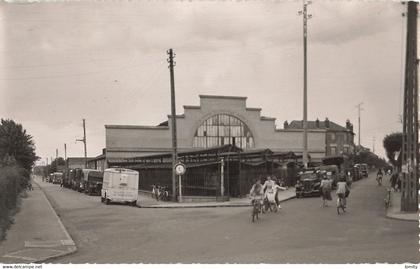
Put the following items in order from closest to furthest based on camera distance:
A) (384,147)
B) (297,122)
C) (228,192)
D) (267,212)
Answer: (267,212) < (228,192) < (384,147) < (297,122)

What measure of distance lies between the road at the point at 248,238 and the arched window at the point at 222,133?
57.6 metres

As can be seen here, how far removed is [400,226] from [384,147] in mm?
64397

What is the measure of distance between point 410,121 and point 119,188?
66.6 feet

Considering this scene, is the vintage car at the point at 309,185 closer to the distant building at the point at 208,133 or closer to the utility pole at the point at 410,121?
the utility pole at the point at 410,121

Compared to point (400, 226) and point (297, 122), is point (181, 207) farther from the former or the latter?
point (297, 122)

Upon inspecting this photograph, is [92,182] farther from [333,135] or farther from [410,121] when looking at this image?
[333,135]

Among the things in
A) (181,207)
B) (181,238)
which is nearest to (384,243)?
(181,238)

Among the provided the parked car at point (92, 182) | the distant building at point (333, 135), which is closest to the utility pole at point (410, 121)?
the parked car at point (92, 182)

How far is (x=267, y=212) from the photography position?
82.4ft

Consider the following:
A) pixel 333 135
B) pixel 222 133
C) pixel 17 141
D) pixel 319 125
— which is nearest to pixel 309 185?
pixel 17 141

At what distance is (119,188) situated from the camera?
36656mm

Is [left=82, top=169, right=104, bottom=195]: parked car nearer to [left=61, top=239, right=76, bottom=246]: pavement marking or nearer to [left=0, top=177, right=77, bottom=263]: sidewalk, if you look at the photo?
[left=0, top=177, right=77, bottom=263]: sidewalk

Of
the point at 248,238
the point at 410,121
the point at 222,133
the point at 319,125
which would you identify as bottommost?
the point at 248,238

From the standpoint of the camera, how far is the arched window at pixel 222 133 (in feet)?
273
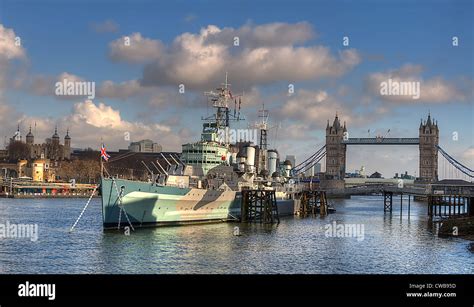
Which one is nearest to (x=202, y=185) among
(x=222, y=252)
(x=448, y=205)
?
(x=222, y=252)

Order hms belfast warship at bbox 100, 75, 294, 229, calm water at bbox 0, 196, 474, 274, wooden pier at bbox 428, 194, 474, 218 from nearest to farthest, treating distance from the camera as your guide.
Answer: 1. calm water at bbox 0, 196, 474, 274
2. hms belfast warship at bbox 100, 75, 294, 229
3. wooden pier at bbox 428, 194, 474, 218

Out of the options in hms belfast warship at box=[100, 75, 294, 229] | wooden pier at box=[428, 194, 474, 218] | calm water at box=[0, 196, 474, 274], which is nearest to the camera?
calm water at box=[0, 196, 474, 274]

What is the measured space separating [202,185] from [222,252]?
857 inches

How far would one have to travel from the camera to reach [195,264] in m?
33.2

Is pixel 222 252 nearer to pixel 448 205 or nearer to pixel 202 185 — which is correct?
pixel 202 185

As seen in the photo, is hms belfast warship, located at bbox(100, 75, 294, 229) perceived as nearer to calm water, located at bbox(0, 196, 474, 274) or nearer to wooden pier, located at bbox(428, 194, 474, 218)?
calm water, located at bbox(0, 196, 474, 274)

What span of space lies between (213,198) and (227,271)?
2638cm

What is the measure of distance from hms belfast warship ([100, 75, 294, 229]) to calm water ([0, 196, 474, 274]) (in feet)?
6.22

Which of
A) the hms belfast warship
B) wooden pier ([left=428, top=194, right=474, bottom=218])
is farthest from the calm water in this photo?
wooden pier ([left=428, top=194, right=474, bottom=218])

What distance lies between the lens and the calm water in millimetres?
32625

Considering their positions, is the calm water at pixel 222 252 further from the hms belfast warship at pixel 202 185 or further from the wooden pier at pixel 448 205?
the wooden pier at pixel 448 205
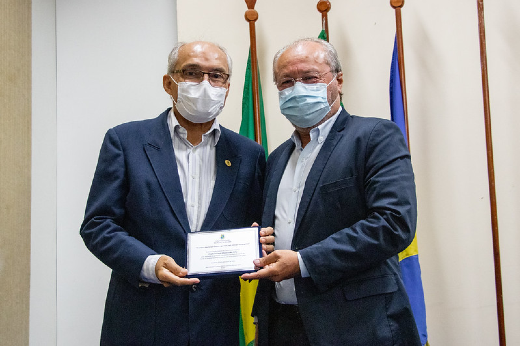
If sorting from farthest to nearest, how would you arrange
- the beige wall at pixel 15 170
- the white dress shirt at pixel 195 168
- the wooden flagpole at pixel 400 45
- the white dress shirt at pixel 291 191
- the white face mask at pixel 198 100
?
the wooden flagpole at pixel 400 45 < the beige wall at pixel 15 170 < the white face mask at pixel 198 100 < the white dress shirt at pixel 195 168 < the white dress shirt at pixel 291 191

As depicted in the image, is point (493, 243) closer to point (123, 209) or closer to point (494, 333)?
point (494, 333)

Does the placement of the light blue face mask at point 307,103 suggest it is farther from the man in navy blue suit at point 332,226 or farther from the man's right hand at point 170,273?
the man's right hand at point 170,273

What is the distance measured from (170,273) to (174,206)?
28 centimetres

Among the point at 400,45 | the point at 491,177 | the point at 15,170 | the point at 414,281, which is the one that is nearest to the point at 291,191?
the point at 414,281

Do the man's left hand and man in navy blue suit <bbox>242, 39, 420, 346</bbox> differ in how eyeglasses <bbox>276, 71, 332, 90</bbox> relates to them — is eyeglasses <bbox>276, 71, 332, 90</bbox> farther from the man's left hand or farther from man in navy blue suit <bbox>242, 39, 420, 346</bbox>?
the man's left hand

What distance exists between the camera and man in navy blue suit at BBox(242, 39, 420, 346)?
4.47ft

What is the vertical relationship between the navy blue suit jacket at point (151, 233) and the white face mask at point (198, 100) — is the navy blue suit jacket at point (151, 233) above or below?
below

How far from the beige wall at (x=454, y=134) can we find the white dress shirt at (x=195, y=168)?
4.69ft

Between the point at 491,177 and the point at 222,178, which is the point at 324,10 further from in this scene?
the point at 222,178

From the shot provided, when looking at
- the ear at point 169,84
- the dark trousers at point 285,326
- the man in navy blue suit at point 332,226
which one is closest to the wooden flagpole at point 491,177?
the man in navy blue suit at point 332,226

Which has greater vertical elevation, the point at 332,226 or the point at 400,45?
the point at 400,45

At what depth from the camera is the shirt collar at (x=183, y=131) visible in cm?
181

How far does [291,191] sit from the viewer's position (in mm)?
1659

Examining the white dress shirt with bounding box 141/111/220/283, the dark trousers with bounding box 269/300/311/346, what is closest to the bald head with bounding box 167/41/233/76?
the white dress shirt with bounding box 141/111/220/283
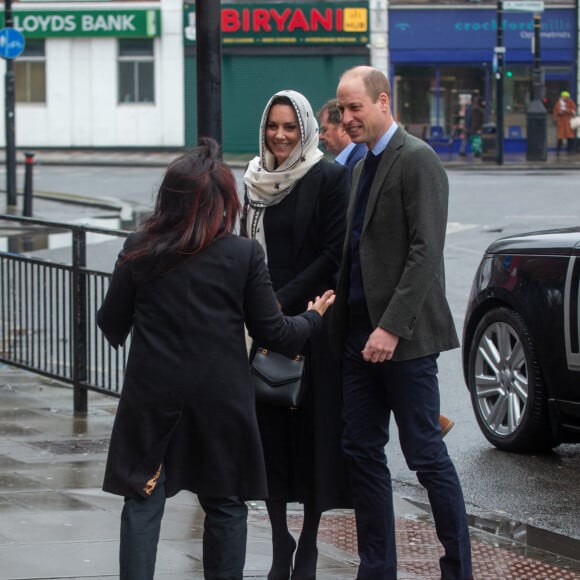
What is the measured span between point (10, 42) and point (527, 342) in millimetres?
17745

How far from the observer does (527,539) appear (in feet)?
18.5

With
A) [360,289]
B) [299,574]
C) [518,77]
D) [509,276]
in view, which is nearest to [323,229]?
[360,289]

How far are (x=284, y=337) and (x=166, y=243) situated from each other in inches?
20.1

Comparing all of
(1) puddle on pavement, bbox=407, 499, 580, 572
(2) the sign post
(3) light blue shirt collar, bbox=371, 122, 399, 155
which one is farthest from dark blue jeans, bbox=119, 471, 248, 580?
(2) the sign post

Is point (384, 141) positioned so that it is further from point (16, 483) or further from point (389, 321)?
point (16, 483)

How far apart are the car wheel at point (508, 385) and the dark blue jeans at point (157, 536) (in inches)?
124

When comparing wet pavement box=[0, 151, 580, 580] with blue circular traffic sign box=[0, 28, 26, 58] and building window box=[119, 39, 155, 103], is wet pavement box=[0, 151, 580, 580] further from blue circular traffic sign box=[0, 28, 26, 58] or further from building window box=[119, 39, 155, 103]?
building window box=[119, 39, 155, 103]

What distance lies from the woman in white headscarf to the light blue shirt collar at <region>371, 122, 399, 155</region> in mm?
290

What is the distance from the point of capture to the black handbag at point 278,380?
470cm

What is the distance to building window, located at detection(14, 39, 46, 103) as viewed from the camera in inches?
1597

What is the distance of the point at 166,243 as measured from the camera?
12.9 feet

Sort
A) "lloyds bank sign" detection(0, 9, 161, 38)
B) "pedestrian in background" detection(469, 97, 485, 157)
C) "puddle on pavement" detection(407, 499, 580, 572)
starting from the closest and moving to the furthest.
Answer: "puddle on pavement" detection(407, 499, 580, 572) → "pedestrian in background" detection(469, 97, 485, 157) → "lloyds bank sign" detection(0, 9, 161, 38)

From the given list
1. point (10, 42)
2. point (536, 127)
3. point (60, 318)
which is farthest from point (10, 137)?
point (536, 127)

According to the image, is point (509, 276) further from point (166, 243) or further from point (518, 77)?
point (518, 77)
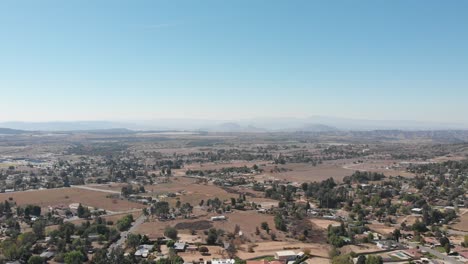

━━━━━━━━━━

§ **EXERCISE PROMPT**:
Rewrite the rows from the start through the line containing "Answer: (267,212) <", replacing "closest" with "nearest" and leaving everything else unchanged. Leave the pictures out of your answer.

§ **EXPECTED ANSWER**:
Put the following items in order from nearest to furthest based on camera distance:
A) (384,147)
B) (297,122)
C) (228,192)
D) (267,212)
Answer: (267,212) < (228,192) < (384,147) < (297,122)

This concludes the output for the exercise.